Student Profile: Dy-Jae Pearson
“Making the best of the worst situations is what makes you, you. Coming out of the projects and then making something of myself, like, going to a great college, playing lacrosse, and making something of my life – that’s what makes me, me.”
In summer 2015, award-winning film directors Daniel and Katina Mercadantes profiled Dy-Jae for Dick’s Sporting Goods’ national “Sports Matter” marketing campaign, featuring Harlem Lacrosse. The filmmakers chose to focus their efforts on Dy-Jae because of his charisma, warmth and exceptional life story. His quote above from the Director’s Cut, which featured him exclusively, is his reflection on his life, motivation, and the effect that lacrosse has had on his life. He was 15 years old at the time going into his junior year at Frederick Douglass Academy in Harlem.
About six months later, we asked Dy-Jae to speak at a Harlem Lacrosse event in Baltimore. I again had the privilege of a glimpse into his life, this time through helping him prepare his speech. When he began playing lacrosse halfway through his seventh grade year, many of his teammates had a year and a half of experience and he started off with the sixth grade group. A few months later, the coach gave him a chance to play with the more advanced seventh and eighth graders. The coach told him he would be in the older group from that point on. According to Dy-Jae, it wasn’t what the coach said, but his hard work to get to that point that felt so good at the time.
Dy-Jae continued to develop into one of the best student-athletes on the middle school lacrosse team. He applied to boarding schools as an eighth grader and was accepted to Hun with a full financial aid package. All of the hard work had paid off – avoiding the pitfalls of his old friends in Brooklyn, adjusting to a new environment and school, fighting through scraped knees and elbows on the handball court. But in August his mom decided that he was too young to live away from home and also needed to help take care of the younger family members. Dy-Jae would remain at FDA while many of his friends who he worked so hard to catch up to went off to their new schools.
Dy-Jae was crushed and had every reason to quit. He almost did. His first three semesters of high school were so rough that he was academically ineligible for his sophomore lacrosse season. At some point he recommitted to making the most of the opportunities he did have. Maybe it was when he realized he had already made it through the most important crossroads of his life after he went back to visit his old neighborhood in Brooklyn to find out that many of his old friends were in gangs or in jail. One of the kids he hung out with was in the hospital after being shot, again a casualty from the crossfire of a shootout.
The next marking period he had an 80% average and from that point forward he maintained a laser focus on becoming an elite student-athlete. His academic performance has only improved and he became the unquestioned leader, heart and soul of the entire Harlem Lacrosse program.
Fast forward 2 years, Dy-Jae played his first season of competitive football and garnered recruiting attention from Division 1 football programs. He was named captain of the Frederick Douglass Academy varsity lacrosse team, led the team to win the New York City championship, and earned All-American honors. He gained acceptance to Blair Academy, an elite independent boarding school, for a postgraduate year to continue his academic and athletic development. By the end of the summer, he was a highly sought-after lacrosse recruit.
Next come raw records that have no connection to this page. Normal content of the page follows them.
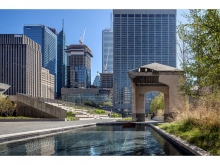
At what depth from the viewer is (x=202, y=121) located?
34.2 ft

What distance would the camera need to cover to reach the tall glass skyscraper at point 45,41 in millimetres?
185000

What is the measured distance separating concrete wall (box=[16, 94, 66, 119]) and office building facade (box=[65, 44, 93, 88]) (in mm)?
124430

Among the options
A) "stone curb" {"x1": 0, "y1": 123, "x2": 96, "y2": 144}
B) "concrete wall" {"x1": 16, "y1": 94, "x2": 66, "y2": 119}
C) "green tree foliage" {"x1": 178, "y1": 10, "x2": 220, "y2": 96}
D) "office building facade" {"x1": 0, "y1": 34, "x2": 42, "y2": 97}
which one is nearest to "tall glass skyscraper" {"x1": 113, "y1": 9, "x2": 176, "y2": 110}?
"office building facade" {"x1": 0, "y1": 34, "x2": 42, "y2": 97}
During his Fall football season at Blair, he committed to play both varsity football and varsity lacrosse at Bryant University, becoming the first Harlem Lacrosse student-athlete to participate in Division 1 athletics.
We were fortunate on March 9th to bring 60 students, 5 coaches and 8 family members from Harlem to Long Island to watch Dy-Jae and Bryant Men's Lacrosse play Stony Brook to a closely contested one-goal game.
Dy-Jae took several runs as a long stick midfielder over the course of the game. He made a great play to clear the ball to his team’s offensive end right as we were all being seated. That generated some great energy from Dy-Jae’s cheering section right behind the Bryant bench that lasted the entire game.
After the game, the current HL student-athletes swarmed Dy-Jae as he walked from the team’s locker room to the bus and posed for a group photo. Before he left, Dy-Jae had a quick message for the group:
“I come from the same place as all of you. If you keep working, good things will come to you too.”
It is fitting that Dy-Jae is the student-athlete who represents Harlem Lacrosse, and ultimately, as is the commercial’s intention, represents what youth sports in America should be.